◆ Dataset excerpts:
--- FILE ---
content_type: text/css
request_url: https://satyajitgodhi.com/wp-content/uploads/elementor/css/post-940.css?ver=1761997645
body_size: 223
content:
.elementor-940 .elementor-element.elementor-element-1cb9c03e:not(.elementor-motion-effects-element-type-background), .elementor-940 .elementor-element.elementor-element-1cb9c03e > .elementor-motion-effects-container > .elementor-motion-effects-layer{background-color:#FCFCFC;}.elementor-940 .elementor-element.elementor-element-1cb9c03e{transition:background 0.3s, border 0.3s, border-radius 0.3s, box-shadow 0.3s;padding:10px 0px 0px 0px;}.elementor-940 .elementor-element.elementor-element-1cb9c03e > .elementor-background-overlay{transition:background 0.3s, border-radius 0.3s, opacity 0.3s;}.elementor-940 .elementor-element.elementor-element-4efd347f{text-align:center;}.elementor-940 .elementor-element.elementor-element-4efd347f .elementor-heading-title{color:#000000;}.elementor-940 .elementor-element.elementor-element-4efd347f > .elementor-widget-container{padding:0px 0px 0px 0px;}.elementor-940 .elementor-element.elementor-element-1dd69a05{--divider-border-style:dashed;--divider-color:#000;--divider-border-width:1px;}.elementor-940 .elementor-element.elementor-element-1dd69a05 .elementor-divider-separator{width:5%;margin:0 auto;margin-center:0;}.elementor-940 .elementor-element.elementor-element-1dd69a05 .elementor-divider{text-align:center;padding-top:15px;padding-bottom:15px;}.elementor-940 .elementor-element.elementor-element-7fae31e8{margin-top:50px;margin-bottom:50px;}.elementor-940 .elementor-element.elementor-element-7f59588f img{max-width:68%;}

◆ THE TASK: The data given above must be transcribed exactly and completely.

◆ EXERCISE RESPONSE:
--- FILE ---
content_type: text/css
request_url: https://satyajitgodhi.com/wp-content/uploads/elementor/css/post-940.css?ver=1761997645
body_size: 223
content:
.elementor-940 .elementor-element.elementor-element-1cb9c03e:not(.elementor-motion-effects-element-type-background), .elementor-940 .elementor-element.elementor-element-1cb9c03e > .elementor-motion-effects-container > .elementor-motion-effects-layer{background-color:#FCFCFC;}.elementor-940 .elementor-element.elementor-element-1cb9c03e{transition:background 0.3s, border 0.3s, border-radius 0.3s, box-shadow 0.3s;padding:10px 0px 0px 0px;}.elementor-940 .elementor-element.elementor-element-1cb9c03e > .elementor-background-overlay{transition:background 0.3s, border-radius 0.3s, opacity 0.3s;}.elementor-940 .elementor-element.elementor-element-4efd347f{text-align:center;}.elementor-940 .elementor-element.elementor-element-4efd347f .elementor-heading-title{color:#000000;}.elementor-940 .elementor-element.elementor-element-4efd347f > .elementor-widget-container{padding:0px 0px 0px 0px;}.elementor-940 .elementor-element.elementor-element-1dd69a05{--divider-border-style:dashed;--divider-color:#000;--divider-border-width:1px;}.elementor-940 .elementor-element.elementor-element-1dd69a05 .elementor-divider-separator{width:5%;margin:0 auto;margin-center:0;}.elementor-940 .elementor-element.elementor-element-1dd69a05 .elementor-divider{text-align:center;padding-top:15px;padding-bottom:15px;}.elementor-940 .elementor-element.elementor-element-7fae31e8{margin-top:50px;margin-bottom:50px;}.elementor-940 .elementor-element.elementor-element-7f59588f img{max-width:68%;}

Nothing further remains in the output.